Tue Oct 29 14:00:00 CET 2024: Total RSS: 933.01 MB
Tue Oct 29 14:00:01 CET 2024: Total RSS: 1071.18 MB
------ Problem starts here ------
Tue Oct 29 14:00:02 CET 2024: Total RSS: 1457.25 MB
Tue Oct 29 14:00:03 CET 2024: Total RSS: 1862.92 MB
Tue Oct 29 14:00:04 CET 2024: Total RSS: 2231.92 MB
Tue Oct 29 14:00:05 CET 2024: Total RSS: 2451.58 MB
------ Reached container mem limit 2,5GB ------
JVM freezes, out of memory, and cannot create new threads:
java.io.IOException: Cannot allocate memory
java.lang.OutOfMemoryError: unable to create native thread: possibly out of memory or process/resource limits reached
Tue Oct 29 14:00:06 CET 2024: Total RSS: 2451.58 MB
Tue Oct 29 14:00:08 CET 2024: Total RSS: 2456.09 MB
Tue Oct 29 14:00:09 CET 2024: Total RSS: 2456.09 MB
Tue Oct 29 14:00:10 CET 2024: Total RSS: 2456.09 MB
Tue Oct 29 14:00:11 CET 2024: Total RSS: 2456.09 MB
Tue Oct 29 14:00:12 CET 2024: Total RSS: 2456.09 MB
Tue Oct 29 14:00:13 CET 2024: Total RSS: 2456.09 MB
Tue Oct 29 14:00:14 CET 2024: Total RSS: 2456.09 MB
Tue Oct 29 14:00:15 CET 2024: Total RSS: 2456.09 MB
Tue Oct 29 14:00:16 CET 2024: Total RSS: 2456.09 MB
Tue Oct 29 14:00:17 CET 2024: Total RSS: 2456.09 MB
@shalseth What is your app doing roughly? Is it a pure Java app or does it have Scala, other JVM languages or any native components?

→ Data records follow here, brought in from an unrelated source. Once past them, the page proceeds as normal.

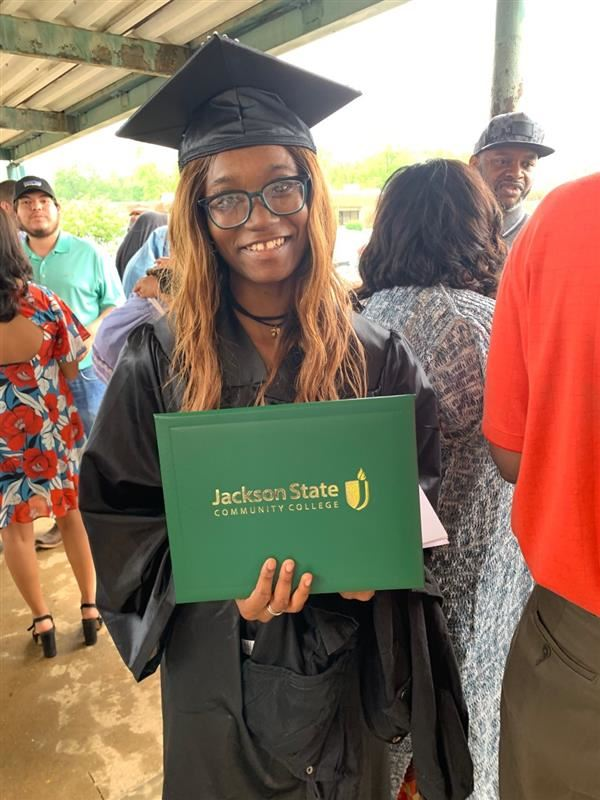 Student with Jackson State Diploma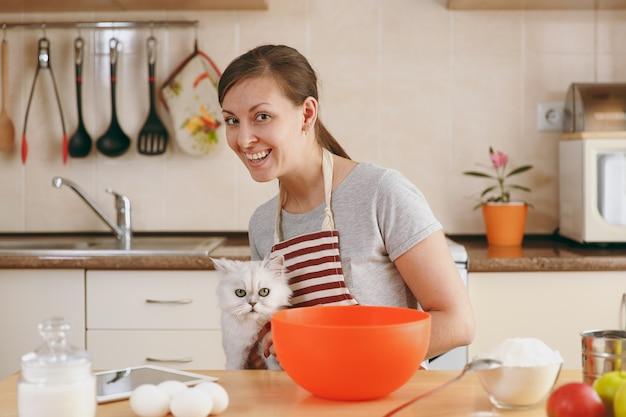 La giovane bella donna felice con un gatto persiano bianco prepara l'impasto per le torte con il tablet sul tavolo in cucina. cucinare a casa. prepara da mangiare.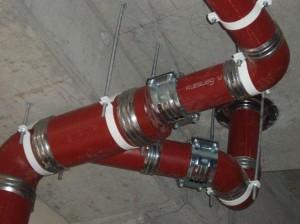 Фото монтажа чугунных безраструбных труб, thermosystem.ru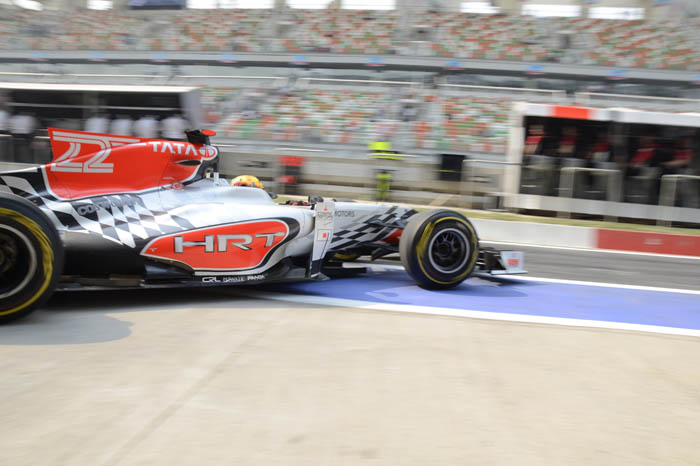 Narain Karthikeyan leaves the HRT pit garage for his first lap of the Buddh Circuit.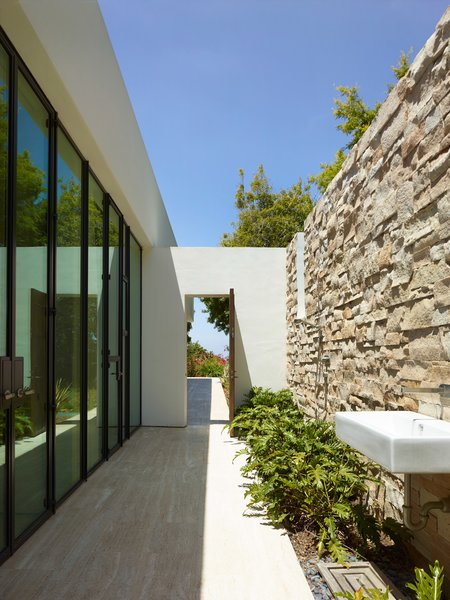 An outdoor sink ties indoor living spaces into outdoor living spaces, adding to the fluidity and openness of the home.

@karianna , thank for you reply. No other native components, just pure Java.
It's a large web application with many functions, running in Tomcat.
In this particular case however, it's purely MySQL database transactions using JDBC. Fetching data in a ResultSet, and serializing to JSON using gson.
What strikes me as weird is that we don't see anything like this on Temurin 21.0.1 / 21.0.2 after countless hours in production across several instances, and we can reproduce this in a few minutes on 21.0.3-21.0.5. Currently only from random clicking around in our application, but perhaps we can isolate it further at some point.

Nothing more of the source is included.